След менестреля | страница 2



— Я тот, кто был до тебя.

— Ты говоришь загадками. У тебя есть имя?

— Когда-то меня звали Томасом. Сейчас мое имя — Дух.

— Боже всемогущий! Я знаю, кто ты. Ты тот шотландский бард из дома Лермонтов, который заставил самого короля Александра плакать и смеяться. Ты был великим бардом.

— Я нес великое бремя, подобное твоему, мой друг. Нам выпала схожая судьба — мы оба увидели мир, который смертному не положено видеть. Я удостоился милости самой королевы сидов и стал ее возлюбленным.

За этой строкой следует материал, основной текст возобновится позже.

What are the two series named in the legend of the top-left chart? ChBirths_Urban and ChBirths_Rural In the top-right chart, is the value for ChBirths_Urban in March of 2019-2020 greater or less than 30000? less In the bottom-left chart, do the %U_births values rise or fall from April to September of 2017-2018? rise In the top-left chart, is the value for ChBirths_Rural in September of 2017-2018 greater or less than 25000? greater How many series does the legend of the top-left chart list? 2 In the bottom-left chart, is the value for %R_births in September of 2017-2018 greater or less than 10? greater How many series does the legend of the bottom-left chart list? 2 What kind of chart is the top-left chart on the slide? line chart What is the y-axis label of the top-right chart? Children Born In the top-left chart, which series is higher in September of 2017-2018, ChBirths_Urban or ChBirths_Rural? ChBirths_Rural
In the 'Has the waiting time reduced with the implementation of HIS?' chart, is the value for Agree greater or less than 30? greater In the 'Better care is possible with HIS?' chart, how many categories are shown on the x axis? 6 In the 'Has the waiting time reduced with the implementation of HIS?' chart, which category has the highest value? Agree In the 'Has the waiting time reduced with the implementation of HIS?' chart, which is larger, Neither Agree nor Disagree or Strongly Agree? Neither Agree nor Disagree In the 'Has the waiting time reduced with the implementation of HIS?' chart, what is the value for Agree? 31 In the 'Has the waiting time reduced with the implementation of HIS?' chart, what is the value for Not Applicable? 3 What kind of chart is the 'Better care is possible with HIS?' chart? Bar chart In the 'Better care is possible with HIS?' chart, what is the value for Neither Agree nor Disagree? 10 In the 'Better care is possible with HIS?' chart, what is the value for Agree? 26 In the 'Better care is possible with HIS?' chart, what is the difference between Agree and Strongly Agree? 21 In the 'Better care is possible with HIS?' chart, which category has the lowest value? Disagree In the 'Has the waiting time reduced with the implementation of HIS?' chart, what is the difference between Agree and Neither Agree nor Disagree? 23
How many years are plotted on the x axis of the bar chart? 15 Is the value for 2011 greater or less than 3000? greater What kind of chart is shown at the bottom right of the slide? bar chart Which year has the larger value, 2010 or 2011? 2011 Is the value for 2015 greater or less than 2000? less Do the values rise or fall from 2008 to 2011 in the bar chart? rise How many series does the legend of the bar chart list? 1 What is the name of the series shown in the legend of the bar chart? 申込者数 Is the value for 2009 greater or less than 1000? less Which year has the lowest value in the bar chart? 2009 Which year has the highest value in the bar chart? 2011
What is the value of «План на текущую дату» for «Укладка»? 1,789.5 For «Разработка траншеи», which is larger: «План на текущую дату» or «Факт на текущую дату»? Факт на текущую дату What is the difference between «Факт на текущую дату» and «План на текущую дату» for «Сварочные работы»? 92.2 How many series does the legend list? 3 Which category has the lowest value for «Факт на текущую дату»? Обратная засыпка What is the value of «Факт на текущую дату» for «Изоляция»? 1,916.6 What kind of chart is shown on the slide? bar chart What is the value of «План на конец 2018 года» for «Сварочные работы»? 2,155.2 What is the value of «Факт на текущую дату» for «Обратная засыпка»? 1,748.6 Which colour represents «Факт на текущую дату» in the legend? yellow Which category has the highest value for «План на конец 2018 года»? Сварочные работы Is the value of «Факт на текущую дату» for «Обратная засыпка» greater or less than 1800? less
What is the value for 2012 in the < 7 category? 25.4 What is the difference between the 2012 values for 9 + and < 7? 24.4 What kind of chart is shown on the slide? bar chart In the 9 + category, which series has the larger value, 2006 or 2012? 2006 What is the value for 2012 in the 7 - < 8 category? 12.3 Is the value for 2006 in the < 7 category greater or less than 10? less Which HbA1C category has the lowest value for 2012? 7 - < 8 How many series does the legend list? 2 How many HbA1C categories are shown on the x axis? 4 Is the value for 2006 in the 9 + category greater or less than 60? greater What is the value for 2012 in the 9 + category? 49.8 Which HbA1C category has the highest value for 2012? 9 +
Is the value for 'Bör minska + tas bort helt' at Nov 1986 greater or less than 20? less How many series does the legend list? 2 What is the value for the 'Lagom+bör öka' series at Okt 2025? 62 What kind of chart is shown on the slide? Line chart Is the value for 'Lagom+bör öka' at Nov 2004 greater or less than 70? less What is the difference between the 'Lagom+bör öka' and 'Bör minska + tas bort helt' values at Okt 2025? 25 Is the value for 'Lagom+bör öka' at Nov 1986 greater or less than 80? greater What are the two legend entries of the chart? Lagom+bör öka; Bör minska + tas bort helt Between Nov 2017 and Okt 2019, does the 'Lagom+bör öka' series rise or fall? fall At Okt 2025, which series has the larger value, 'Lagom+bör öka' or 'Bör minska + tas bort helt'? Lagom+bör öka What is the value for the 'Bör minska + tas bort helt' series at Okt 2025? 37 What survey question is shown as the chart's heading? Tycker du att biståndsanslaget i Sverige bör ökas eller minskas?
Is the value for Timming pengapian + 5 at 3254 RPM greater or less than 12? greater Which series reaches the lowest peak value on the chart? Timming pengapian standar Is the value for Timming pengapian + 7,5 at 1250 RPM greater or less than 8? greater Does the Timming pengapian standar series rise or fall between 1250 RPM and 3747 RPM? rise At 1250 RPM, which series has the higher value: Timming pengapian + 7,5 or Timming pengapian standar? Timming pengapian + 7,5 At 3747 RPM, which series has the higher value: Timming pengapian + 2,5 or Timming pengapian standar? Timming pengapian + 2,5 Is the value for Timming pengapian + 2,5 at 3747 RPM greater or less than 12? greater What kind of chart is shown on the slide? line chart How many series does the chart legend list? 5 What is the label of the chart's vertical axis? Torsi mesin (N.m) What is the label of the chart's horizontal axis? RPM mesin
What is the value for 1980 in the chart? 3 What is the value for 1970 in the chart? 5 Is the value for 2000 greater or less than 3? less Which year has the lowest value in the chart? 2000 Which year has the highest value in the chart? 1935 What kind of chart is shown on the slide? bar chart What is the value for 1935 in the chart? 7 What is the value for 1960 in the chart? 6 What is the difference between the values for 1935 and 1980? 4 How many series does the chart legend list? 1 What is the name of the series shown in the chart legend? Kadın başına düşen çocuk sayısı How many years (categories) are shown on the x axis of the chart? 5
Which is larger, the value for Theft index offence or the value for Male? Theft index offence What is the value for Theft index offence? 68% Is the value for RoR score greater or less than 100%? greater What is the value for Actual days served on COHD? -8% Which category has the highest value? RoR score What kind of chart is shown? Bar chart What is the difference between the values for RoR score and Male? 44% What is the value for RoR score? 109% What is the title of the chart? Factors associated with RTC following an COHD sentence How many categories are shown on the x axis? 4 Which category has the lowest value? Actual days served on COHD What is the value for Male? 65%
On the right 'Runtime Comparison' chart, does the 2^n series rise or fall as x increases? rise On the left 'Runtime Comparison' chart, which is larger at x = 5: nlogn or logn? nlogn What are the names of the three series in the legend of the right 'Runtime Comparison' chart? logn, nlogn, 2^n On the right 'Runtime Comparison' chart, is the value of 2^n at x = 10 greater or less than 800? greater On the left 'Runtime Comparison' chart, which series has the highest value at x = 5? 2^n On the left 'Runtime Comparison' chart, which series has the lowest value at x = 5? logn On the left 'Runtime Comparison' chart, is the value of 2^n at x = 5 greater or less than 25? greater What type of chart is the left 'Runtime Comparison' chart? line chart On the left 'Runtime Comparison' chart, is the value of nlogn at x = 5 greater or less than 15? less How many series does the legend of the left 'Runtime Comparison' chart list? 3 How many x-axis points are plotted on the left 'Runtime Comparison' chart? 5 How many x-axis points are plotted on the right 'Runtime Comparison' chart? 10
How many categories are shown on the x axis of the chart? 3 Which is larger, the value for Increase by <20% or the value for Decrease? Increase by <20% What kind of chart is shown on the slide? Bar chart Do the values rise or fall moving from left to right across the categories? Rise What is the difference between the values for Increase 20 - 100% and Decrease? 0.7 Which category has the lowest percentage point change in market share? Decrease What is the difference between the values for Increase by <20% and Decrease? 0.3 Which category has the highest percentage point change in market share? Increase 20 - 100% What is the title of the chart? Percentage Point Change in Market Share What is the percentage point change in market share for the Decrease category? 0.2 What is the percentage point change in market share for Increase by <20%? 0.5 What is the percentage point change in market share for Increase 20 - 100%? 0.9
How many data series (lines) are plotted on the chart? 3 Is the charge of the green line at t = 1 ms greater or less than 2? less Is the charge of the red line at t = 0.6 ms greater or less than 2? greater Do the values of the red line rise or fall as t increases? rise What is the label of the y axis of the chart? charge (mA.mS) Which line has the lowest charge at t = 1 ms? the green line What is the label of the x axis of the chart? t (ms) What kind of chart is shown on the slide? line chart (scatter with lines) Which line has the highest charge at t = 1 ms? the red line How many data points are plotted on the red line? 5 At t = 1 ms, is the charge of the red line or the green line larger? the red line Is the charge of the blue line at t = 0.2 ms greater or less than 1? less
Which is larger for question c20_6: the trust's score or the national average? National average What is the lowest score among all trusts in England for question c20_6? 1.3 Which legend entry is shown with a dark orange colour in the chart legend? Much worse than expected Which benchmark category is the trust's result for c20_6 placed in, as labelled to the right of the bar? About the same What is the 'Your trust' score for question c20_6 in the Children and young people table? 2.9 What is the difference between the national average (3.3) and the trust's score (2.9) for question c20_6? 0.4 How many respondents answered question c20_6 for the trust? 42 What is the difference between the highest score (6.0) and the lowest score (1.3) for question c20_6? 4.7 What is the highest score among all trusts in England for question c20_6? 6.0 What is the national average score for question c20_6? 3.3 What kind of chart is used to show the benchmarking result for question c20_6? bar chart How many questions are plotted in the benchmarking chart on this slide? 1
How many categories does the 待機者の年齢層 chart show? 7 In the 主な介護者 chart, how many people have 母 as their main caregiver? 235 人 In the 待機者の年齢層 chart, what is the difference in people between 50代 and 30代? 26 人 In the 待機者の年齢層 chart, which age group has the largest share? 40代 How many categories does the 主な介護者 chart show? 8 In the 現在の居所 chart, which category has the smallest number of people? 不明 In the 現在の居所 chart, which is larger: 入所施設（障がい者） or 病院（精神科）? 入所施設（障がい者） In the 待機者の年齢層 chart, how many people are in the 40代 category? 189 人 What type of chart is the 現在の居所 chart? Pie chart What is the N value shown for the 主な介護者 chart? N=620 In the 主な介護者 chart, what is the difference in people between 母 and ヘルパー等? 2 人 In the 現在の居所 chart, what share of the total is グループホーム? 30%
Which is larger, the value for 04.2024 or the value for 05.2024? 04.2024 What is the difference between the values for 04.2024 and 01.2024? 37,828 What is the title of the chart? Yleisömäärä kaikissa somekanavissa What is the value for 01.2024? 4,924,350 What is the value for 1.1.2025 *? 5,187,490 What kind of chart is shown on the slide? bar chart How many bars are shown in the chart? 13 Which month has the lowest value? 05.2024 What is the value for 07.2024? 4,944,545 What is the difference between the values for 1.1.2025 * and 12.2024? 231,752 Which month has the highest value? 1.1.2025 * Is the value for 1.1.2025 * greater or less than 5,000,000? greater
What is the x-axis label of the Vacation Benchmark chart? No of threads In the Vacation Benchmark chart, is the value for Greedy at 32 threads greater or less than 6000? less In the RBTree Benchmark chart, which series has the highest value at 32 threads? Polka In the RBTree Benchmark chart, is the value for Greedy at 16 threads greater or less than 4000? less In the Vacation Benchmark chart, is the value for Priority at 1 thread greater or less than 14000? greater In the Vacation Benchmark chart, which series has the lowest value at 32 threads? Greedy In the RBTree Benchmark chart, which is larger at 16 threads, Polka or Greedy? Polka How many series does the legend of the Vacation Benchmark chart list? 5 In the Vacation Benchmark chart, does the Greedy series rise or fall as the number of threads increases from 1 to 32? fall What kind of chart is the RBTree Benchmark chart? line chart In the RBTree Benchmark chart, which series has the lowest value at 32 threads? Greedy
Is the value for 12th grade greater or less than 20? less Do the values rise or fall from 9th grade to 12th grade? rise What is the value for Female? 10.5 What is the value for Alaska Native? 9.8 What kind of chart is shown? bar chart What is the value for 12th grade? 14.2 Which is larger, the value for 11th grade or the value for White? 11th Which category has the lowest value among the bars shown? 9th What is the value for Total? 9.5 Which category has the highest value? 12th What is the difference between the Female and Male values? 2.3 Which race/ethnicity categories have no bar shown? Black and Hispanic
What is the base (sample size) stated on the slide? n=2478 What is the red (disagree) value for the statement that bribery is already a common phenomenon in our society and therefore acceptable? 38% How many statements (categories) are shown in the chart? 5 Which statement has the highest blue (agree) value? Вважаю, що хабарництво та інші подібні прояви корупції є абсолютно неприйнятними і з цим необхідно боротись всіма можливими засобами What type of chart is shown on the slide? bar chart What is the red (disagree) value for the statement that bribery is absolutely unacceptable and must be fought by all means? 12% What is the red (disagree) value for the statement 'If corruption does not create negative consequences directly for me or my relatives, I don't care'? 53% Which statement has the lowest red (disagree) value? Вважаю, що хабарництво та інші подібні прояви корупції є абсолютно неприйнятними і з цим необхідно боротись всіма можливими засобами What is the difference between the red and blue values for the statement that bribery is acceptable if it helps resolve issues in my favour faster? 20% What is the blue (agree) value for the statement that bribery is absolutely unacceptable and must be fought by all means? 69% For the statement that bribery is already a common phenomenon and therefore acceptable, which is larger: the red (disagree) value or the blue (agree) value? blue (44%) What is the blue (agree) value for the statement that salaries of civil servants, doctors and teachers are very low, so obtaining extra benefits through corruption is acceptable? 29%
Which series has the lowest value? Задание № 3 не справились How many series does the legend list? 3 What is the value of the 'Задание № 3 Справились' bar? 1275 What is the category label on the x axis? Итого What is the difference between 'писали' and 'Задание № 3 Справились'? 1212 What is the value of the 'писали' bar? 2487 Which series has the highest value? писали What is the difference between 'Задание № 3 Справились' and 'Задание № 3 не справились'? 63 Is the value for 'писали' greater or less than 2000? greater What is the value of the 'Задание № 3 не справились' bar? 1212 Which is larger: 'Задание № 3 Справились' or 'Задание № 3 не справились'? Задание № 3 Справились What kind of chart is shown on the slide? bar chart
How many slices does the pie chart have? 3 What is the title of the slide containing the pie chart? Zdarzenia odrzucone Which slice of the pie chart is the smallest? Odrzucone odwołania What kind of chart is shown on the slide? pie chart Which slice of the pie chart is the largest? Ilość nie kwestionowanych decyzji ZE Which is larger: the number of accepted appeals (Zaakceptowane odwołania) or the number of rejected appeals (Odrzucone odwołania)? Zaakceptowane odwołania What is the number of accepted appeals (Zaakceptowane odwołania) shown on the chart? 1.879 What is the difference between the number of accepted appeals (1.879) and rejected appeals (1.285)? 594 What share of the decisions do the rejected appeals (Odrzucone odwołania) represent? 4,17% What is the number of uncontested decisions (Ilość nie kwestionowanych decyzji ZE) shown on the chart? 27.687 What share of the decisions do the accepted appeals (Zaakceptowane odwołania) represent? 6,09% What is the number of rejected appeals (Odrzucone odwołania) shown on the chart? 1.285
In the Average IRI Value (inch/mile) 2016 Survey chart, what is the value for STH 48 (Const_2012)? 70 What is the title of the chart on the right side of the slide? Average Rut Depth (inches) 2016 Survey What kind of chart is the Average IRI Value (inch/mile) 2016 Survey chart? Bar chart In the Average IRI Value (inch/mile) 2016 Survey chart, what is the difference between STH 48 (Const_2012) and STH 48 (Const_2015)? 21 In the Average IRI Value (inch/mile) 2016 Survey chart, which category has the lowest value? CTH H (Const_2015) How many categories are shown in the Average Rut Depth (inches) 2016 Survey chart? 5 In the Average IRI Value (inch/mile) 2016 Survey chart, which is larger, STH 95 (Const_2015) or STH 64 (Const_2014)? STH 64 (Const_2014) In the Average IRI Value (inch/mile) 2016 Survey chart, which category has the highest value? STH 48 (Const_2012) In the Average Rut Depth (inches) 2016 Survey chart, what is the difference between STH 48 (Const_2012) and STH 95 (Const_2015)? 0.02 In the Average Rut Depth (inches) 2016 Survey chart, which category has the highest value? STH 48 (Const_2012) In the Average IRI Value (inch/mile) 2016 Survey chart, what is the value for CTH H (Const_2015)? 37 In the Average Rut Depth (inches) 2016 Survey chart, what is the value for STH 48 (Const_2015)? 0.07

Но это не сделало меня счастливым. Увидев совершенство и красоту мира сидов, я еще больше возненавидел уродство и жестокость мира людей.

— Почему это случилось с нами, Томас?

— Я не знаю. Так распорядилась судьба, и роптать бессмысленно. Ты ищешь спасения от преследующего тебя Духа разрушения, я знаю. В такие минуты человек слаб и падает духом. Я хочу помочь тебе, ибо сам прошел через подобные искушения. Ты должен сделать выбор, Вильям.

— Какой выбор?

— Слушай свою душу, и ты поймешь…

Я не успел ответить барду — все вокруг меня завертелось, берег моря исчез, и я обнаружил вдруг, что стою под серым шотландским небом, затянутым морозными тучами, вокруг меня бескрайняя торфяная пустошь. В клочьях тумана прямо передо мной угадывались торчащие из земли каменные пальцы, древний языческий кромлех, камни которого были испещрены зловещими рунами.

— Иди вперед! — сказал мне Голос ниоткуда.

Я вошел в круг камней и сразу услышал музыку. Печальную и прекрасную песню, в которой перекликались флейта и фидель. Туманная пелена вокруг меня сгустилась в сияющую стену, и в ней, как в волшебном зеркале, я увидел картину, которая заставила мое сердце сжаться от боли и счастья. Я увидел мой старый дом, очаг, в котором горело яркое пламя. Мой давно покойный отец, молодой и красивый, сидел за столом и мастерил игрушку из куска дерева — это была игрушка для меня. У очага моя мать качала люльку и пела песню, которую я буду помнить всегда:


В звездном небе звезды гаснут,
Ярко светит месяц ясный.
Мышка, денежку возьми,
Нашу детку усыпи.

В горле моем закипели рыдания, взгляд заволокло слезами, сердце сжалось — столько тихого счастья, столько безмятежности и добра было в этой тихой картине, что я, несчастный, гонимый, измученный выпавшими на мою долю страданиями, одинокий и преданный всеми, особенно остро ощутил свое нынешнее несчастье. Ноги мои ослабли, подломились, я упал на колени, протянул к видению руки — и все исчезло.

Я еще не успел опомниться от увиденного, но тут новое видение посетило меня. Я узрел королевский двор Лондона, самого короля, восседающего на троне и окруженного придворными — и себя, разодетого в шелка и дама, с унизанными перстнями пальцами, с покупной арабской лютней из дорогого дерева. И я пел королю свою балладу, посвященную его подвигам. Я пел королю о том, как победоносное войско государя разбило рати изменника, французского короля, как склонилась смиренная Франция перед величием короля Эдуарда. И я видел, что суровое лицо старого короля светлеет, а глаза его полны удовольствия.